The 8th International Conference on Biomedical Engineering and Biotechnology (ICBEB 2019)
October 22-25, 2019, Seoul, Republic of Korea
Invited Speaker--Dr. Konstantin Bloch

Associate Professor, Sackler Faculty of Medicine, Tel Aviv University, Israel

Konstantin Bloch, PhD is head of research team at the Felsenstein Medical Research Center and associate professor at the Sackler Faculty of Medicine, Tel-Aviv University, Israel. Dr. Bloch is an expert in the field of pancreatic islet transplantation. He is the scientific co-founder of the Beta-O2 Technologies, a biomedical company developing a highly oxygenated implantable bio-artificial pancreas for treatment of type 1 diabetes (currently in Phase I/II). Recently, his team developed a proprietary technology of bioengineered insulin delivery to the brain for treatment of Alzheimer's disease.

Speech Title: Bioengineered insulin delivery to the brain for treatment of Alzheimer's disease

Background: Alzheimer’s disease (AD) dementia is often associated with brain insulin resistance and peripheral metabolic dysfunctions. Recently, we showed a high efficacy of insulin delivery to the rat brain using intracranially implanted pancreatic islets encapsulated in alginate hydrogel.

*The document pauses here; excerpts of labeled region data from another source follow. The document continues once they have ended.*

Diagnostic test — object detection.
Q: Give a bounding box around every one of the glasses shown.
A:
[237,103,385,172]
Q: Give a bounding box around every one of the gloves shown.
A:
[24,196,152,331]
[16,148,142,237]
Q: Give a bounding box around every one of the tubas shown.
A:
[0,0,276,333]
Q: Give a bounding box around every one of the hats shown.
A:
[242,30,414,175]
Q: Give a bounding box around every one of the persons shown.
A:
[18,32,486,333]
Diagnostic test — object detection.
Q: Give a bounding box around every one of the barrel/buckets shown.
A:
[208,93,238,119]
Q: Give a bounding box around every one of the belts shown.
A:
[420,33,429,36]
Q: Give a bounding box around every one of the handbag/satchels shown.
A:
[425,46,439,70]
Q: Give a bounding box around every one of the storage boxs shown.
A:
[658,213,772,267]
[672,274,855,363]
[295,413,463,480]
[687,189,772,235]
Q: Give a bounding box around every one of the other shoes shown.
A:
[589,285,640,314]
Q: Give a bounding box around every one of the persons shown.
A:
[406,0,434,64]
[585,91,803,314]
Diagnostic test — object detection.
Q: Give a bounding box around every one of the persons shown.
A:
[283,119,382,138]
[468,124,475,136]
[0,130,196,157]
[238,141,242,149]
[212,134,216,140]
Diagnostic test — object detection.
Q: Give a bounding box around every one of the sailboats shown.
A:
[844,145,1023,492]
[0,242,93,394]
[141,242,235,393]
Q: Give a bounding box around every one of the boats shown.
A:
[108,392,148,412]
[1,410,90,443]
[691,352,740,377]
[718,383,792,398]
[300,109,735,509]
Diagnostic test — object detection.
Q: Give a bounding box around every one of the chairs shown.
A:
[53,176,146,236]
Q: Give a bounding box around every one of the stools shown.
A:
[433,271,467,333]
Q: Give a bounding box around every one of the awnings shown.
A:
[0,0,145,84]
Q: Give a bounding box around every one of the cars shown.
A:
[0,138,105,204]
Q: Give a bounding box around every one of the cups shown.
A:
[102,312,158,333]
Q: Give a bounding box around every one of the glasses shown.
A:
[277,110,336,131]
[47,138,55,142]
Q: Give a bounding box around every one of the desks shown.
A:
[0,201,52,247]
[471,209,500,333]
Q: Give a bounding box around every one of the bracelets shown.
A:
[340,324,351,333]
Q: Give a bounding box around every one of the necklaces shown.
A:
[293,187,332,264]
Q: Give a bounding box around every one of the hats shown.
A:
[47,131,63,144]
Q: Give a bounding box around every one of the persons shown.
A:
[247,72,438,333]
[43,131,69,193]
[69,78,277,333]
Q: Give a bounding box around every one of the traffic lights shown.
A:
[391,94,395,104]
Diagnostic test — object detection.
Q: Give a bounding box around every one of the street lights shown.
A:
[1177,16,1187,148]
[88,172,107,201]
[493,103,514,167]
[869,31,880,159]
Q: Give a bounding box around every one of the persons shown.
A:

In the current study, we studied long-termed effect of intracranially grafted islets on cognitive and peripheral metabolic dysfunctions in a rat model of sporadic AD.

Methods: AD-like dementia associated with obesity was induced in inbred Lewis rats using a single intracerebroventricular injection of streptozotocin (icv-STZ). Two months after icv-STZ, a small number of syngeneic islets (100 islets/recipient) was transplanted in the cranial subarachnoid cavity of icv-STZ rats. At six months after islet transplantation, cognitive functions and peripheral metabolism were studied.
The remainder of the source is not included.